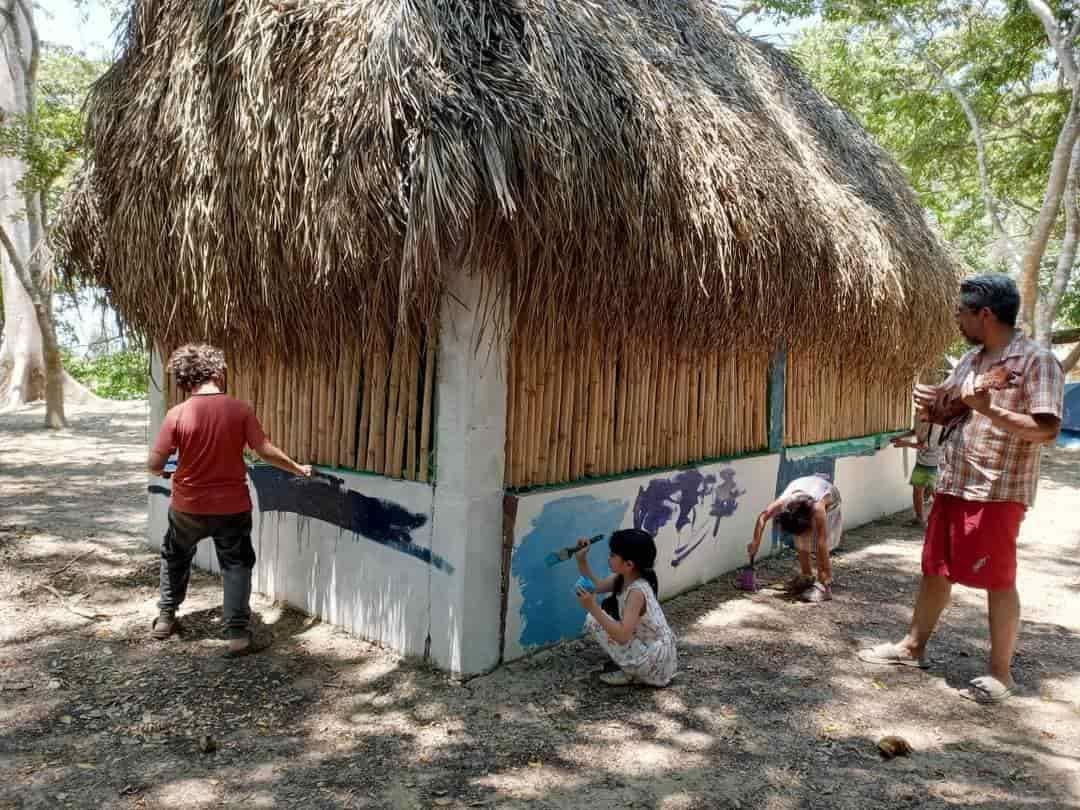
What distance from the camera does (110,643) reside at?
383 centimetres

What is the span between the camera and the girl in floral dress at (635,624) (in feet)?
11.0

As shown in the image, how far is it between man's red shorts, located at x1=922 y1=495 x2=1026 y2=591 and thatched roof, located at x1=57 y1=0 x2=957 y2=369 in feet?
4.98

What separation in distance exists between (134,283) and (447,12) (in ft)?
7.18

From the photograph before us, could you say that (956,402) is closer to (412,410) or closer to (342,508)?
(412,410)

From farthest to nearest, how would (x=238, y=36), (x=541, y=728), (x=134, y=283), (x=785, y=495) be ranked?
(x=785, y=495) < (x=134, y=283) < (x=238, y=36) < (x=541, y=728)

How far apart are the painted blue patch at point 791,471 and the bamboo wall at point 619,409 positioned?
0.46 meters

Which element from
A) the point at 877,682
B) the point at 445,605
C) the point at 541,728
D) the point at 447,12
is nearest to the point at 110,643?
the point at 445,605

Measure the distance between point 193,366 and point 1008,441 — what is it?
11.6 ft

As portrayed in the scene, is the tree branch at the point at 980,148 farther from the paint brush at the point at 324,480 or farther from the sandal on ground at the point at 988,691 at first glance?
the paint brush at the point at 324,480

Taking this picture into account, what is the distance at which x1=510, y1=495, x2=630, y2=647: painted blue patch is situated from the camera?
3.66 m

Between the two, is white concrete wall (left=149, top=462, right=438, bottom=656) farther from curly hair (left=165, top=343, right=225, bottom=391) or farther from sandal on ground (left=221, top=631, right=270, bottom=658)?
curly hair (left=165, top=343, right=225, bottom=391)

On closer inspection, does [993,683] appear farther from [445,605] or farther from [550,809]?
→ [445,605]

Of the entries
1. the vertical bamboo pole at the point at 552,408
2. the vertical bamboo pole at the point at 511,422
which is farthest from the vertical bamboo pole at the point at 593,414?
the vertical bamboo pole at the point at 511,422

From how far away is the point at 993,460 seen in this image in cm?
326
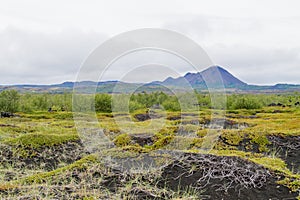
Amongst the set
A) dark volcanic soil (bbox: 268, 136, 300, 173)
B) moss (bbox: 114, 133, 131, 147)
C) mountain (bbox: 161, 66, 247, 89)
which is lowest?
dark volcanic soil (bbox: 268, 136, 300, 173)

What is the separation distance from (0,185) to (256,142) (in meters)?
9.07

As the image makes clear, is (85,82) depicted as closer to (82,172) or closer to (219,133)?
(82,172)

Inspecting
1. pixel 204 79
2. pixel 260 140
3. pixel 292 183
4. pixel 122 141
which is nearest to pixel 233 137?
pixel 260 140

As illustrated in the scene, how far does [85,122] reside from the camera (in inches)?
640

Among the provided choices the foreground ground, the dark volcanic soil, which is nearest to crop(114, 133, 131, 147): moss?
the foreground ground

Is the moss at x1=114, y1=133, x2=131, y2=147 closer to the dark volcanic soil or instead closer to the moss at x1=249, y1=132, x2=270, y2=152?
the moss at x1=249, y1=132, x2=270, y2=152

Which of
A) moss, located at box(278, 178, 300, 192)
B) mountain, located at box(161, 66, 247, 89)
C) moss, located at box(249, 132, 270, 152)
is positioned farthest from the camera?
moss, located at box(249, 132, 270, 152)

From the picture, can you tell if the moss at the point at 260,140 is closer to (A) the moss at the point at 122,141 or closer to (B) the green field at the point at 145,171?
(B) the green field at the point at 145,171

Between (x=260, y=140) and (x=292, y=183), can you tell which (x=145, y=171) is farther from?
(x=260, y=140)

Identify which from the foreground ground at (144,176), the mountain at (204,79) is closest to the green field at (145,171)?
the foreground ground at (144,176)

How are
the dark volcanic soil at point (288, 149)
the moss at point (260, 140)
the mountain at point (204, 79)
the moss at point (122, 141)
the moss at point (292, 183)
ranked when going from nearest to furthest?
the moss at point (292, 183) → the mountain at point (204, 79) → the dark volcanic soil at point (288, 149) → the moss at point (122, 141) → the moss at point (260, 140)

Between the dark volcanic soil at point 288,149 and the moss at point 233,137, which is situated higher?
the moss at point 233,137

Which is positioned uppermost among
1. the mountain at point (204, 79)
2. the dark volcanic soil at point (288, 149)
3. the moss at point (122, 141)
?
the mountain at point (204, 79)

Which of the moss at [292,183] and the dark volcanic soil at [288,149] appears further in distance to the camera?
the dark volcanic soil at [288,149]
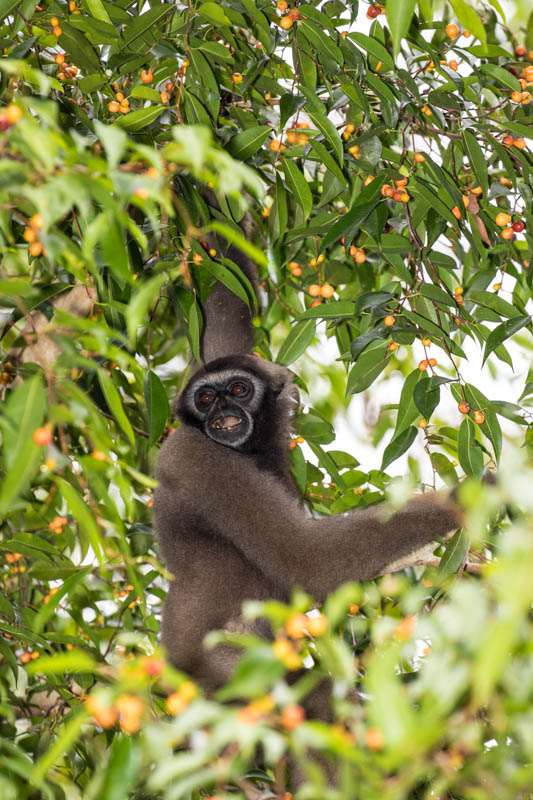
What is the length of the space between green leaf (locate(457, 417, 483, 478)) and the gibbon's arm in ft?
2.19

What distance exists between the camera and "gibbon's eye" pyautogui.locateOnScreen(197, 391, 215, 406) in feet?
16.1

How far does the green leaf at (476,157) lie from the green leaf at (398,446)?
42.4 inches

Your goal
From the line containing "Between (x=260, y=140)" through the last line of the records, both included, output those lines exactly and nothing else; skip the pictures.

The output
Between (x=260, y=140) and (x=292, y=183), can you tell which (x=145, y=171) is farther from?
(x=260, y=140)

Identify which from the foreground ground at (144,176), the mountain at (204,79) is closest to the green field at (145,171)?
the foreground ground at (144,176)

How are
the dark volcanic soil at point (288, 149)
the moss at point (260, 140)
the mountain at point (204, 79)
the moss at point (122, 141)
the moss at point (292, 183)
ranked when going from nearest to furthest?
the moss at point (292, 183) → the mountain at point (204, 79) → the dark volcanic soil at point (288, 149) → the moss at point (122, 141) → the moss at point (260, 140)

Between the dark volcanic soil at point 288,149 and the moss at point 233,137, which is situated higher?
the moss at point 233,137

Which is positioned uppermost among
1. the mountain at point (204, 79)
2. the dark volcanic soil at point (288, 149)
3. the moss at point (122, 141)
?
the mountain at point (204, 79)

Which of the moss at [292,183] and the dark volcanic soil at [288,149] appears further in distance to the camera?
the dark volcanic soil at [288,149]
What is the length of the space between green leaf (locate(457, 417, 483, 478)) and the gibbon's arm in ft?
2.19

What distance exists between the camera and "gibbon's eye" pyautogui.locateOnScreen(197, 391, 215, 406) in feet?
16.1

How far does the green leaf at (476,157) lie from the green leaf at (398,446)?
42.4 inches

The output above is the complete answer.